Perspektive

Die Wahlen in Spanien und der Aufstieg der faschistischen Partei Vox

Der rasante Aufstieg der faschistischen Partei Vox bei den spanischen Wahlen am Sonntag ist eine Warnung vor einer großen politischen Gefahr, der die arbeitende Bevölkerung in Spanien und auf der ganzen Welt ins Auge blickt. Angesichts wachsender politischer Proteste und Wut gegen soziale Ungleichheit setzt die herrschende Klasse auf autoritäre Polizeistaaten, die soziale Opposition in der Arbeiterklasse gewaltsam unterdrücken sollen.
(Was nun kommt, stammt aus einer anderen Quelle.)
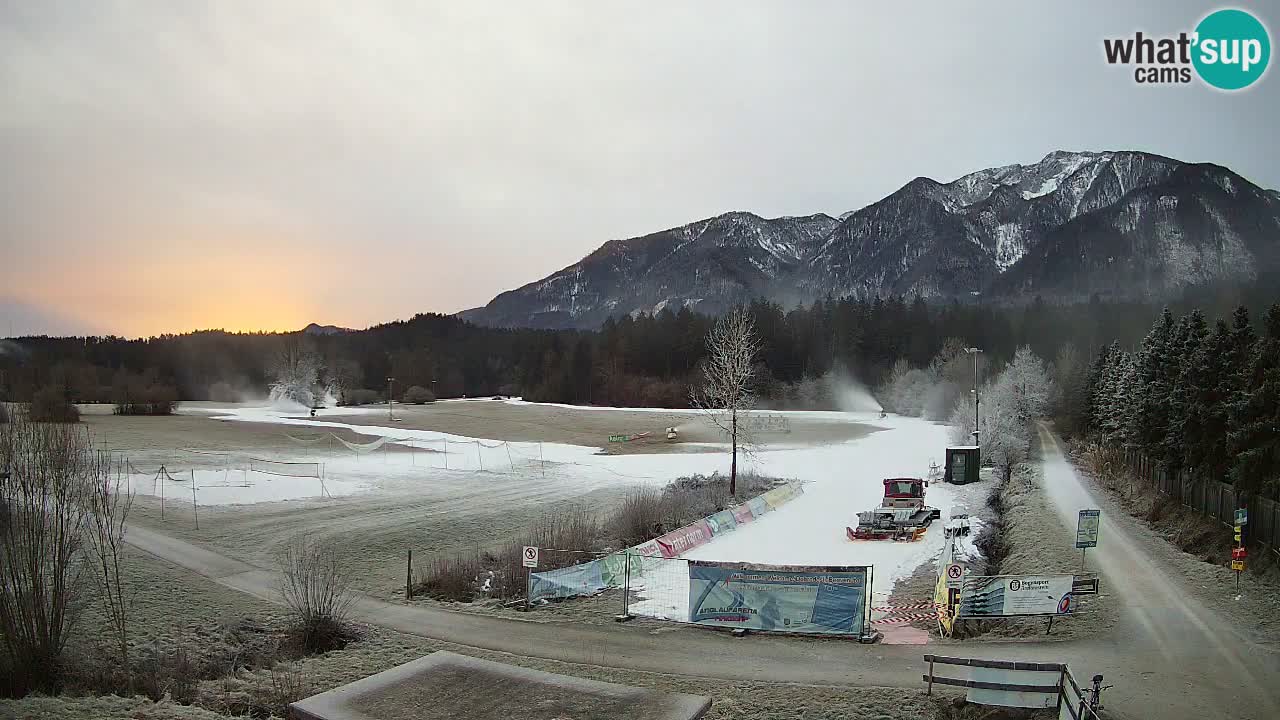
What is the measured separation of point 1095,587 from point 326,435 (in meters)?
67.0

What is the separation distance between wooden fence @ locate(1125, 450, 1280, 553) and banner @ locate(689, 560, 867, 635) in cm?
1260

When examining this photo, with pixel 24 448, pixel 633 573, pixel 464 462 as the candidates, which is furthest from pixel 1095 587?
pixel 464 462

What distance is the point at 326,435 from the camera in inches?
2800

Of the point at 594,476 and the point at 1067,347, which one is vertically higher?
the point at 1067,347

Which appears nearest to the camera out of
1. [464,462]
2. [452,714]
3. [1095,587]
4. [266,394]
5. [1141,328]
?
[452,714]

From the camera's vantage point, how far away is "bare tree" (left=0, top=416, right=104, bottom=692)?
1273 cm

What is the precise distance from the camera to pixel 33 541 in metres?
13.0

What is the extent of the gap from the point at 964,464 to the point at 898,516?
15.9 m

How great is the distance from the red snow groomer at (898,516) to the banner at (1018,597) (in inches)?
467

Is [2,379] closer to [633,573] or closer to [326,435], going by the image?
[633,573]

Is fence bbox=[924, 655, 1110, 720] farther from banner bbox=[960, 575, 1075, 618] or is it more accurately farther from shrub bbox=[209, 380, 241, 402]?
shrub bbox=[209, 380, 241, 402]

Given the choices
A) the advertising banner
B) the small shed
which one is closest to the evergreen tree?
the advertising banner

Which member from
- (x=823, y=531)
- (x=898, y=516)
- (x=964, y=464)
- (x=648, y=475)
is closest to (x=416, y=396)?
(x=648, y=475)

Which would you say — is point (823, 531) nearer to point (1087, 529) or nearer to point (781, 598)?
point (1087, 529)
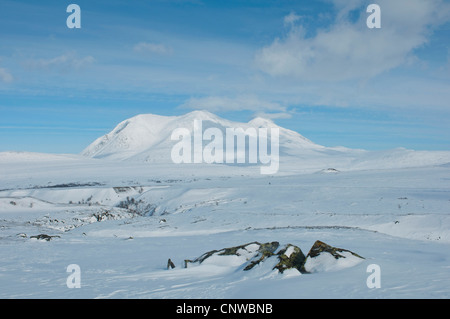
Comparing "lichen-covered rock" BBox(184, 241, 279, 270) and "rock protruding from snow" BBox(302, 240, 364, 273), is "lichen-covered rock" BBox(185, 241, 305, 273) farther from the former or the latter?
"rock protruding from snow" BBox(302, 240, 364, 273)

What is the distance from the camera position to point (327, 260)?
9.62m

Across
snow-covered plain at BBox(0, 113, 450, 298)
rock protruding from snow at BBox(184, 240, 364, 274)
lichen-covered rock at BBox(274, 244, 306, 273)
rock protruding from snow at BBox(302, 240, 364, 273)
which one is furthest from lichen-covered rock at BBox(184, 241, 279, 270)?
rock protruding from snow at BBox(302, 240, 364, 273)

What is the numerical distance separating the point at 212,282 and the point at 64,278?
15.3 ft

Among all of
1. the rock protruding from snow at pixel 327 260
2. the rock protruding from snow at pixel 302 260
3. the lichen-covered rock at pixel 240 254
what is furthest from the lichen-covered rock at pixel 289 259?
the lichen-covered rock at pixel 240 254

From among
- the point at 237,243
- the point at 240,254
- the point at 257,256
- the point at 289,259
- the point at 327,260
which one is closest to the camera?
the point at 327,260

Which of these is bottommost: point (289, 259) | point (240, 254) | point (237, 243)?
point (237, 243)

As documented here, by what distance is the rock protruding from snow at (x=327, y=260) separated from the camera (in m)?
9.46

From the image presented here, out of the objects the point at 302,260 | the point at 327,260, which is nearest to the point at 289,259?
the point at 302,260

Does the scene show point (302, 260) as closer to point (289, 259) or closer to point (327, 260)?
point (289, 259)

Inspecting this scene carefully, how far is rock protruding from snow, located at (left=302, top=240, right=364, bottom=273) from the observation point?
9.46 meters

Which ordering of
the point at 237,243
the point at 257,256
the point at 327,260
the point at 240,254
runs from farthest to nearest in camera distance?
the point at 237,243 < the point at 240,254 < the point at 257,256 < the point at 327,260

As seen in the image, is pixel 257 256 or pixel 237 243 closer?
pixel 257 256

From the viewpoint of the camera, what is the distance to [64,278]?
10742 mm
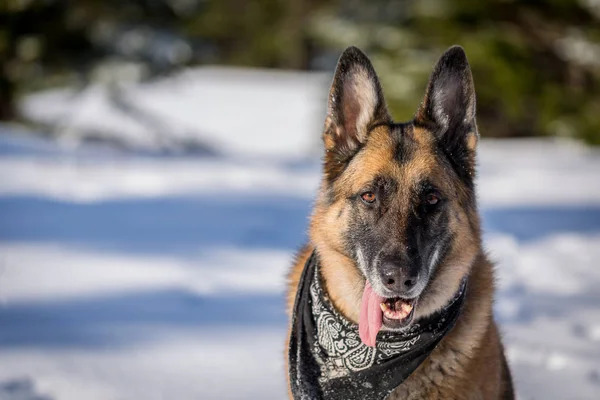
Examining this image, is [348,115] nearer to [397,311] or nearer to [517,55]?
A: [397,311]

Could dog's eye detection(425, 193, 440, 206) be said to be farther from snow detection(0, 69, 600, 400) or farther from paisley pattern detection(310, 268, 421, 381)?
snow detection(0, 69, 600, 400)

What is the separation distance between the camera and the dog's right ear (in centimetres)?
347

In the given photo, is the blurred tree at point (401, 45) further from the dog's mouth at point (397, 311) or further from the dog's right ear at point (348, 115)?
the dog's mouth at point (397, 311)

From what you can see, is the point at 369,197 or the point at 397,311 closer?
the point at 397,311

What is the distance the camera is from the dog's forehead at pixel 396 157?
3256mm

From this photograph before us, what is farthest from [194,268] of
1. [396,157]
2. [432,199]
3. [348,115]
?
[432,199]

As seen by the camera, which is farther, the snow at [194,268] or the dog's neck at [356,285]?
the snow at [194,268]

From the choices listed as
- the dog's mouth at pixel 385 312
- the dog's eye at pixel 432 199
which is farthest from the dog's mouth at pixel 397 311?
the dog's eye at pixel 432 199

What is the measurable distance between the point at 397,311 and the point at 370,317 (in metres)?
0.13

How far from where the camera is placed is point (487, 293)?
3475 millimetres

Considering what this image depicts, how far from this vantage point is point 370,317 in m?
3.11

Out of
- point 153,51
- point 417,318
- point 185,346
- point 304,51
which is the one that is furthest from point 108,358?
point 304,51

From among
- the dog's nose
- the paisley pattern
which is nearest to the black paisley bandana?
the paisley pattern

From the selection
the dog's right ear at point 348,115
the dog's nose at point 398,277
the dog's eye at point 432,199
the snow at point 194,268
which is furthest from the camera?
the snow at point 194,268
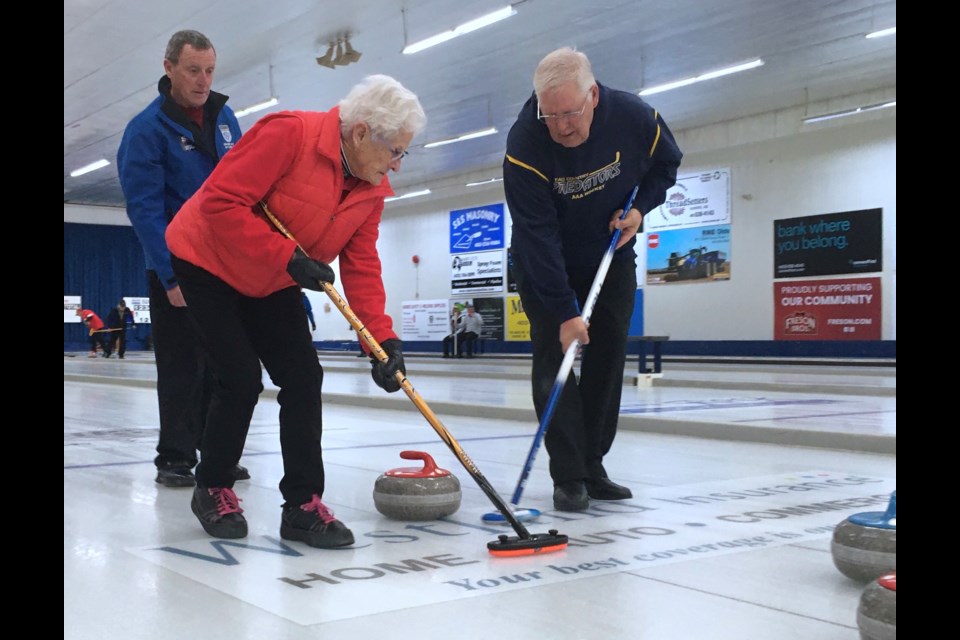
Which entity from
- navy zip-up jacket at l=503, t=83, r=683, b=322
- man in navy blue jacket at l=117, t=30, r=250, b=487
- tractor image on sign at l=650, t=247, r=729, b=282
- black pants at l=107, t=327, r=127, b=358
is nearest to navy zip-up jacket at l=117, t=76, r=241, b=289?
man in navy blue jacket at l=117, t=30, r=250, b=487

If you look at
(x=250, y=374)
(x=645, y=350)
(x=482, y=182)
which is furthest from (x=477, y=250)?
(x=250, y=374)

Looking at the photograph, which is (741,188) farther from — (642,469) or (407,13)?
(642,469)

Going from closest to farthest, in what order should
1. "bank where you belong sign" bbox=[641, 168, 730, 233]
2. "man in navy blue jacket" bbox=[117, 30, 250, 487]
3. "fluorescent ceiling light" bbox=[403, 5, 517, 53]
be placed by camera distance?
"man in navy blue jacket" bbox=[117, 30, 250, 487] → "fluorescent ceiling light" bbox=[403, 5, 517, 53] → "bank where you belong sign" bbox=[641, 168, 730, 233]

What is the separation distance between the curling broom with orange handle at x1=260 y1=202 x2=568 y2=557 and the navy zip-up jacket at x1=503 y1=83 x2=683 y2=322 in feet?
2.37

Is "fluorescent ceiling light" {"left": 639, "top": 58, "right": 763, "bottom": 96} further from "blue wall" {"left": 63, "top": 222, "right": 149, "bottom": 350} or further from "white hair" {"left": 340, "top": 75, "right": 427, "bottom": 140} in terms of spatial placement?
"blue wall" {"left": 63, "top": 222, "right": 149, "bottom": 350}

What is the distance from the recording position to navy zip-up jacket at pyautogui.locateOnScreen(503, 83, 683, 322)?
10.7 feet

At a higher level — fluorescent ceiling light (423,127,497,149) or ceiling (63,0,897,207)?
ceiling (63,0,897,207)

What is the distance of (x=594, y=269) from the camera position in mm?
3492

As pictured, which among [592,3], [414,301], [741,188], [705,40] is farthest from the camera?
[414,301]

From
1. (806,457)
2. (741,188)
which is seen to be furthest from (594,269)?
(741,188)

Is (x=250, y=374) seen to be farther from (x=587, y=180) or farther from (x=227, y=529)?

Vox-Politiker haben öffentlich ihre Bewunderung für Generalissimo Francisco Franco bekannt gegeben, den faschistischen Diktator, der 1936 einen Putsch gegen die wachsende Radikalisierung in der Arbeiterklasse unter der Zweiten Republik in Spanien einleitete. Der daraus hervorgegangene Bürgerkrieg zählte über einer Viertelmillion Opfer und endete in einer Diktatur, die in Spanien bis 1978, drei Jahre nach dem Tod von Franco, anhielt. Franco sperrte Hunderttausende in Lager, verbot Streiks und politische Parteien, zensierte die Presse und ließ Tausende von der Geheimpolizei foltern.

Das Franco-Regime war von den Arbeitern in Spanien und ganz Europa so verhasst und verachtet, dass die Vox zum Zeitpunkt ihrer Gründung im Jahr 2014 praktisch keine Unterstützung in der Bevölkerung hatte. Trotz einflussreicher Kontakte in die Militärspitze und die konservative Partido Popular (PP) konnte Vox mehrere Jahre lang nur 50.000 oder weniger Stimmen gewinnen und blieb bei Wahlen deutlich unter einem Prozent.

Nach dem brutalen Vorgehen der Polizei gegen das friedliche katalanische Unabhängigkeitsreferendum im Oktober 2017 und vor allem infolge der nationalistischen Ausfälle in den spanischen Medien, als es in Barcelona zu Massenprotesten gegen die Inhaftierung der katalanisch-nationalistischer Politik kam, stieg die Zustimmung zu Vox jedoch stark an. Am vergangenen Sonntag gewann Vox 3,6 Millionen Stimmen oder 15 Prozent und verdoppelte damit seine Parlamentsfraktion von 24 auf 52 Sitze – als drittstärkste Partei hinter der spanischen Sozialistischen Partei (PSOE) und der PP.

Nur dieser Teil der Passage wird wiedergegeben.